Vem intensamente
prolongado este Dia Ímpar porque intensamente vivido até ao último instante,
mais concretamente, até à plena certeza de que um povo, miúdo na
geométrica do planeta, mas altissonante
como a epopeia de Homero ergueu-se e
corajosamente disse NÃO!
E porque as grandes
alegrias dispensam palavras que são sempre apêndices sem alma, também aqui
resumo em três estádios crescentes a minha interpretação do fenómeno que, sendo
local, vai repercutir-se à esfera global:
1º - Como escrevi, em
tempo útil, Tsipras e Varoufakis
firmaram em rude mas eloquente escritura o maior cunho de coerência com a
palavra dada ao seu Povo. Deram a cara,
exercitaram a mais paciente e consequente diplomacia político-económica,
aceitaram com estóica valentia os olhares esquivos e o desprezo dos todo-poderosos escondidos atrás das muralhas
sem rosto do FMI, do BCE e do offshore
Merkel. Nunca baixaram os braços. E quando, com a corda ao pescoço, não o
deles, mas o do seu Povo, disseram: se foi o Povo que nos mandatou para isto,
então que seja o Povo a decidir isto. E aconteceu o referendo. Entenderam que o
procurador sério deve devolver a
procuração ao seu constituinte. Que grandeza de carácter! Que coragem, sabendo
que se o SIM vencesse seria a sua imediata demissão! No mísero albergue que é Portugal, o que vimos nós?
Gente cara-de-feijão-frade, que cá dentro chupa o sangue aos seus e apresenta-se
lá fora como rica matrona, tapando o pé
rapado: ”Eu não sou dessas, da Grécia Eu cá. tenho os cofres cheios”. Devo
dizer que tenho vergonha de ser português enquanto houver um só tuga que vá
votar nessa gente. Quem, pelo passado recente, poderá acreditar numa única
promessa desses títeres das feiras?!
2º - “Nobre Povo, Nação Valente,
Imortal” --- não estou a cantar o nosso hino nacional mas o robusto Hino de
Atenas e Esparta! Quantas ameaças de Juncker, do BCE, do FMI, dos sofisticados
carteiristas que descapitalizaram a
Grécia, retirando-lhe milhões e biliões para os bancos da Suíça, enfim, o
anátema de expulsão da EU, o apocalipse fatal --- e, não obstante tamanho
arsenal bélico, o Povo serenamente disse NÂO.
“Se é para ficarmos mortos com o Euro-Hitler, preferimos viver pobres
com o nosso pátrio dracma”: eis como entendi a mensagem dos herdeiros de
Ulisses e Leónidas.
3º - Paradoxalmente, foi
o pequeno David que fez voltar atrás a tômbola gigante do Golias sediado em
Bruxelas. Só o pigmeu portuga é que ainda pensa que a “questão grega” é um embrulho de circunstância para meter na
prateleira. É toda uma nova revisão da União Europeia que agora salta ao de
cima. Que “comunidade” é esta, quão distante do sonho de Monet e de Delors?

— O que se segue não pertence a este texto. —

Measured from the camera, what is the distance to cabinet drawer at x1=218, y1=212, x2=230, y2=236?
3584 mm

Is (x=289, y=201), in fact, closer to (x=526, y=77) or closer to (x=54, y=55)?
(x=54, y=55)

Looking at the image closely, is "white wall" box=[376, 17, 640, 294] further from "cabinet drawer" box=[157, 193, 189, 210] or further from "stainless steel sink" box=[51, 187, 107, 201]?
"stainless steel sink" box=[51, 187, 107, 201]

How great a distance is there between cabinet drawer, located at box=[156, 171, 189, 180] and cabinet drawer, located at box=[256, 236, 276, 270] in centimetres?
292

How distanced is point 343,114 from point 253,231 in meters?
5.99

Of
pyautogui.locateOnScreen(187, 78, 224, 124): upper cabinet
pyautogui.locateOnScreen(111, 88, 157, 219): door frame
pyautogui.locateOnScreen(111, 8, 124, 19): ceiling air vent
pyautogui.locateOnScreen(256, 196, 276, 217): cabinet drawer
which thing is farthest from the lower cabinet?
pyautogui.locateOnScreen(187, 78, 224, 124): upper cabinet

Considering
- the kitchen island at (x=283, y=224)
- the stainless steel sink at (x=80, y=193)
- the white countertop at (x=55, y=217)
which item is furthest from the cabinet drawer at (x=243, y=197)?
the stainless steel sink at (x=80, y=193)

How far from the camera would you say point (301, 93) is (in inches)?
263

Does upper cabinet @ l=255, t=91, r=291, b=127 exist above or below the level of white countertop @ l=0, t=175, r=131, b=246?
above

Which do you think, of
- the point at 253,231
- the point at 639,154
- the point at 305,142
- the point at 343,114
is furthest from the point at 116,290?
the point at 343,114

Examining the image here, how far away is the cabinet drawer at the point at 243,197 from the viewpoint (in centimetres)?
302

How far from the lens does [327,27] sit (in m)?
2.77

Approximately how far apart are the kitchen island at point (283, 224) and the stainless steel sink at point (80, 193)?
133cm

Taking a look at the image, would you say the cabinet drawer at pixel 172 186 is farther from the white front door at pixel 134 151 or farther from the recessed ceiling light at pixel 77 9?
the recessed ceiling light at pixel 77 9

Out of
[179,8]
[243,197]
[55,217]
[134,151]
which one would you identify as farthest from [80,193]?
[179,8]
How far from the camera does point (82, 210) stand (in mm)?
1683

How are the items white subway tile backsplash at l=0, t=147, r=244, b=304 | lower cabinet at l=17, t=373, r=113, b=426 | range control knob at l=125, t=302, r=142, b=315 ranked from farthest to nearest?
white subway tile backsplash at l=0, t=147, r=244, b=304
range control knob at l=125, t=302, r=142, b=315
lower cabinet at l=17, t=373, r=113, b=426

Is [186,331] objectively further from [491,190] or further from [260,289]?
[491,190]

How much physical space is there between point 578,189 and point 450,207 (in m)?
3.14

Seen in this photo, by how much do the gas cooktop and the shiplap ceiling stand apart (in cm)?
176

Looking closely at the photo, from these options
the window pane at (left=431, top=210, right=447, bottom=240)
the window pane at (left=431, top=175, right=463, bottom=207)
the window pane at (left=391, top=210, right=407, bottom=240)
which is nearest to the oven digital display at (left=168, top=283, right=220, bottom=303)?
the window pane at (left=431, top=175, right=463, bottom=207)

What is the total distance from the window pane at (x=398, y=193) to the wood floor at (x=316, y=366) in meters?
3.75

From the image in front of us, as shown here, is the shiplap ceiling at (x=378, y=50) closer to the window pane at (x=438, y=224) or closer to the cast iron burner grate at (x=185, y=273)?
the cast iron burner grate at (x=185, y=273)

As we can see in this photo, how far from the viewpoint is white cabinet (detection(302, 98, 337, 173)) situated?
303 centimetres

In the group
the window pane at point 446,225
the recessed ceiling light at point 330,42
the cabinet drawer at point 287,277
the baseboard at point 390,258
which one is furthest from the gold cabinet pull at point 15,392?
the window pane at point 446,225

Calaram-se as baionetas de guerra na Europa de 45. Agora são os petardos silenciosos
da exploração do pobre pelo grande capital. Agora é que dizem que a Grécia nunca devia ter entrado no
euro. Mas quando a receberam, só o fizeram para dela tirar “leite de um pau
seco” --- como diz o ditado popular --- para servir-se das tripas do pequeno
para engordar o monstro obeso. Prevejo que nada será como até agora: ou a
Europa se alevanta ou a Europa implode. Com todas as consequências daí
decorrentes. Também para nós. Porque os implacáveis especuladores não têm
bandeira e outra senha não conhecem
senão: “Bolsa ou vida”. Tudo pode voltar à estaca zero. E aí encetar a
refundação da Europa. Para que não nos bata à porta uma outra guerra mundial.
Tsipras e Varouvákis
terão de voltar ao chão pedregoso do seu calvário na mesa insensível das
negociações. Mas agora com outra força. Cada um deles poderá bradar como o
Homem do Leme: Aqui, ao leme, sou mais do que eu. Sou um Povo inteiro!
Haja o que houver, o Povo
grego deu, como há milénios, uma lição de assombro a esta Europa decrépita e astuta.